Ich betrachtete die Toten und fragte mich, welchen Zug ich nehmen müsste, wenn meine Zeit hier einmal abgelaufen sein sollte. Vermutlich könnte ich gleich mitfahren.
“Sehen nicht gerade wie Stammgäste aus”, meinte ich.
“Warst lange nicht mehr hier. Die Zeiten haben sich geändert. Heute fahren Typen in die Hölle, da würdest du dir an den Kopf fassen. Früher hätten sie die nicht rein gelassen”, seufzte mein Gegenüber.
Wir standen schweigend nebeneinander, bis der Schaffner den Zug aus dem Bahnhof pfiff. Mit lautem Stampfen rollte er davon, die Gesichter der Toten so ausdruckslos wie zuvor.
“Hast du eine Ahnung, ob ein paar Neue in der Stadt sind?”, erkundigte ich mich schließlich.
“Es gibt immer Neue, du musst schon ein bisschen genauer sein.”
“Selbstmörder, seit etwa zwei Wochen.”
Sammy verzog den Mund und zupfte an einer seiner Rippen: “Du weißt genau, dass sich niemand freiwillig mit denen abgibt, wenn sie hier ankommen. Die machen nicht mal Halt hier, sondern fahren direkt weiter.”
“Ist mir schon klar, ich dachte ja nur, dass du vielleicht was gehört hast. Der Knabe, den ich suche, heißt Delano – hat sich vermutlich erschossen.”
“Habe ich noch nie gehört. Ist hier nicht ausgestiegen. Vermutlich ist er noch im Wald”, krächzte Sammy und wandte sich zum Gehen.
“Verflucht! Könnte es nicht doch sein, dass er hier angekommen ist?”

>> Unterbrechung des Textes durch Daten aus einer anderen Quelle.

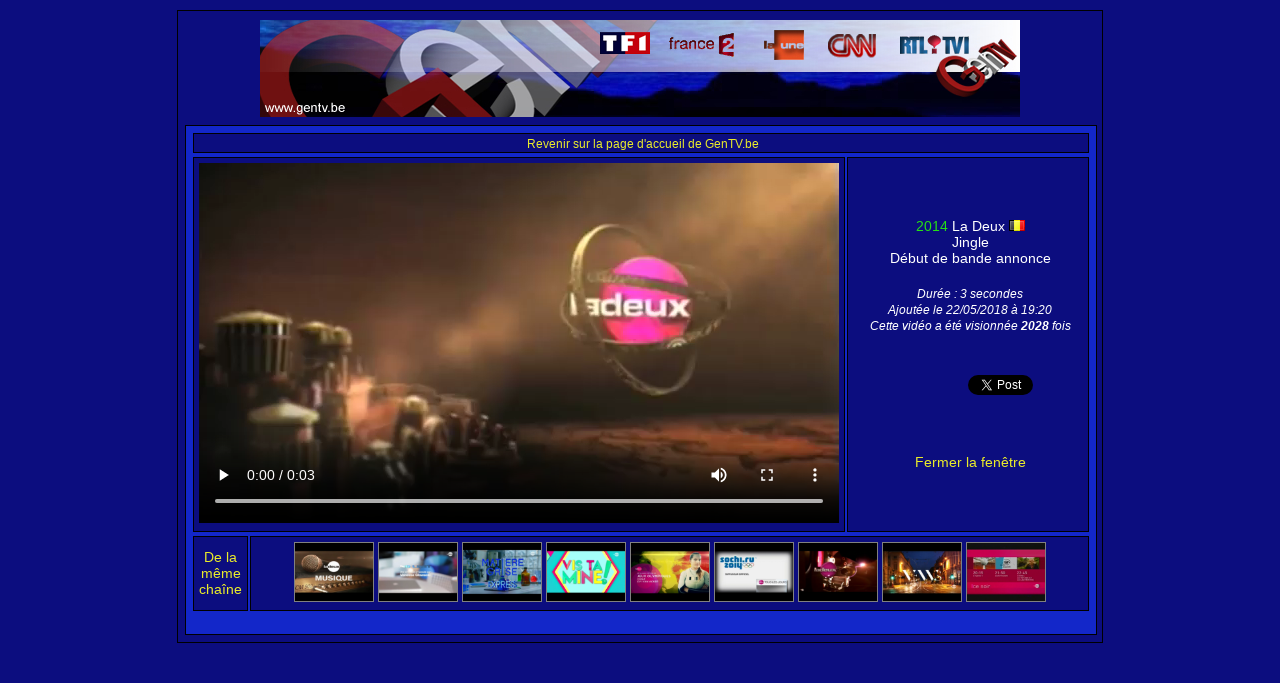

--- FILE ---
content_type: text/html; charset=UTF-8
request_url: https://www.gentv.be/visionner.php?video=19205
body_size: 2211
content:

<!DOCTYPE html PUBLIC "-//W3C//DTD XHTML 1.0 Strict//EN" "http://www.w3.org/TR/xhtml1/DTD/xhtml1-strict.dtd">
<html xmlns="http://www.w3.org/1999/xhtml" xml:lang="fr">
   <head>
		<title>GenTV.be :: La Deux : Jingle D&eacute;but de bande annonce (2014)</title>
		<meta http-equiv="Content-Type" content="text/html; charset=iso-8859-1" />
		<meta name="author" content="Cédric P." />
		<meta name="description" content="GenTV.be vous fait découvrir les habillages télévisuels des chaînes belges, françaises, européennes et mondiales." />
		<meta name="keywords" content="tv, télé, jingle, bande annonce, bande, annonce, promo, promotion, identités télévisuelles, identités, télévisuel, télévisuelles, générique, habillage, habillages, chaine, télévision, belgique, france, europe, monde, européenne, mondiale, belge, française, télécharger, download, rtl-tvi, club rtl, plug tv, la une, rtbf1, la deux, rtbf2, ab3, ab4, canal z, één, tf1, france 2, france 3, france 5, la cinquième, la cinq, la 5, tv5, arte, euronews, nos, cnn, bbc, one, two, 1, 2, canal, plus, +, betv, be tv, mtv, mcm" />
		<link rel="stylesheet" href="visionner.css" />		<link rel="image_src" href="http://www.gentv.be/ladeux/caps/ladeux-j-debutbandeannonce05g2014.png" />
		<script type="text/javascript">
  window.___gcfg = {lang: 'fr'};

  (function() {
    var po = document.createElement('script'); po.type = 'text/javascript'; po.async = true;
    po.src = 'https://apis.google.com/js/plusone.js';
    var s = document.getElementsByTagName('script')[0]; s.parentNode.insertBefore(po, s);
  })();
</script>
   </head>

   <body>

		<div id="en_tete">
			
		</div>

		<div id="corps3">

		<div class="center">		<table width="100%"><tr><td class="infos"><a href="http://www.gentv.be/"><span class="info">Revenir sur la page d'accueil de GenTV.be</span></a></td></tr></table>
		<table><td class="infos2">

		<video width="640" height="360" controls autoplay><source src="ladeux/ladeux-j-debutbandeannonce05g2014.mp4" type="video/mp4"></video> </td>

“Hör’ zu, Cross: Ich habe ihn nicht ankommen sehen, also wird er nicht hier sein. Ich höre mich aber gerne noch einmal um. Wenn ich etwas erfahre, sage ich es dir. Mache dir aber keine all zu große Hoffnung”, meinte Sammy resignierend.
“Danke, Sammy. Bist ein großartiger Geist”, bedankte ich mich und verließ den Bahnhof.